Yes, he always told her not to expect any commitment from him, much less love. Not just once, but many times. He told her he belonged to no one, definitely not her. He didn't need a wife, didn't want a wife, Laila shouldn't try to be one. So he's in the clear ... or he should be.
He used her for physical release, as a sounding board ... he used her, full stop. He never bothered to think if she needed him. Whether eight years of a relationship meant more to her than she let on. Whenever she tried to be caring, to give him more than what he wanted, he brushed her off. It was all about his wants, his needs. And now when Laila brings it forcibly to his notice that she wants more, expected more .. he feels guilty. Because he did know it, did realise it, but as long as he could sweep her needs under the carpet and continue with the status quo, he did.
And Laila allowed him to ... because she thought the status quo would continue forever too ... he would never let another woman into his life ... she, Laila was the closest he would let any woman get to him. And she was happy with that.
But now there is another woman closer to him than Laila is. And Laila feels betrayed.
When she asked him about Paro the first time, knife at his throat, he brushed her off then too. He owed Laila nothing ... Paro was his witness, official business, Laila had no right to know about her. But he did feel guilty enough to try to tell Laila it wasn't what she was thinking, it wasn't a normal marriage ... he did feel he owed her that much. But when she threatened Paro, all thoughts of reassuring Laila, what he owed Laila disappeared .. it was only Paro and her safety. And Laila saw that.

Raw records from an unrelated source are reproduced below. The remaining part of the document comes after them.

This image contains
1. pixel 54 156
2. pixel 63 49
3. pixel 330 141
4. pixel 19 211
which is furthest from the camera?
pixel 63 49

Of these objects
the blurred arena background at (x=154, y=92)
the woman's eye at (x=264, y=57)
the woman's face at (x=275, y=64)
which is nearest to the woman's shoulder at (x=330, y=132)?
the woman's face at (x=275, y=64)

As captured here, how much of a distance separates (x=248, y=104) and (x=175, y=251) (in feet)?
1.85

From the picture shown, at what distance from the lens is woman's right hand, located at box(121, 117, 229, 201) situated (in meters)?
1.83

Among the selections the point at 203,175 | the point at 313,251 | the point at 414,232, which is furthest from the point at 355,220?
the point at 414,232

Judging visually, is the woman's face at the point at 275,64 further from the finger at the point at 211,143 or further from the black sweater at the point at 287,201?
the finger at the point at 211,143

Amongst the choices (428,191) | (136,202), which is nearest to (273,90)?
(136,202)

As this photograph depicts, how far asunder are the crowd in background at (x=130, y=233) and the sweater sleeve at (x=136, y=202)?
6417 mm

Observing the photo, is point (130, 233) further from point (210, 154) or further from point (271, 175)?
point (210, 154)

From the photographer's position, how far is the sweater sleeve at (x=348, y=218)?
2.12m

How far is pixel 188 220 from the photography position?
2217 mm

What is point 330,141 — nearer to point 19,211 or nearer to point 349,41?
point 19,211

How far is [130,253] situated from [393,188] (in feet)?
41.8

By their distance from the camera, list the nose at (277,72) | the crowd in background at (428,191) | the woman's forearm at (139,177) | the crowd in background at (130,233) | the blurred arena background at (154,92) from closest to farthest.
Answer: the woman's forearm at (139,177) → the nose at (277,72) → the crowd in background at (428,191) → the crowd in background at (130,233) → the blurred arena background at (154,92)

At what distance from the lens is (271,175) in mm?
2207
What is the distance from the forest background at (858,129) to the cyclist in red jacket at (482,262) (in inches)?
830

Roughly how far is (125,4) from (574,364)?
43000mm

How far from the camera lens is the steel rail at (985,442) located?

And today ...again she sees ... for Rudra, Paro is everything ... and she is nothing. He brushed off the poisoned haldi when it fell on him ... and rushed to save Paro. He doesn't want to tell Paro about Laila ... what will Paro think of him for having a liaison with a tamashevaali? He knows Paro has just begun to trust him, to respect him ... will the knowledge lower him in Paro's eyes?
And after he sends Paro away ... with the utmost respect and tenderness, taking care to wrap her in a dark cloth, to hide her sodden frame from the world ... he takes pains to tell Laila that their relationship is over. He left her in Jaipur, he snapped ties with her then ... she has no claim on him now ... and hence to right to berate Paro for coming between them. Because there is nothem, there is no Rudra-Laila.
And he needs to do that ... to quiet his own conscience. He knows he led Laila on, he did tell her not to have expectations, true ... but when she did, he did nothing to squash them. He continued the relationship because it suited him. And now he realises he doesn't want the relationship any more. He doesn't need it ... because he has what he needs with Paro.
And Laila can see that.
She can see the tenderness, the respect he gives Paro ... respect he never gave her.
He covers her carefully ... with Laila, it was only about uncovering.
He doesn't want Laila to tell Paro about their relationship ... a man who doesn't care about relationships, who doesn't believe in relationships ... he is worried about his image in Paro's eyes.
He doesn't see the wound he gave Laila ... in his worry over the wound, the burns Paro might have suffered ...
Rudra wants Paro's respect and trust ... he has worked hard to earn it ... and he is scared that he will lose it ... because of Laila.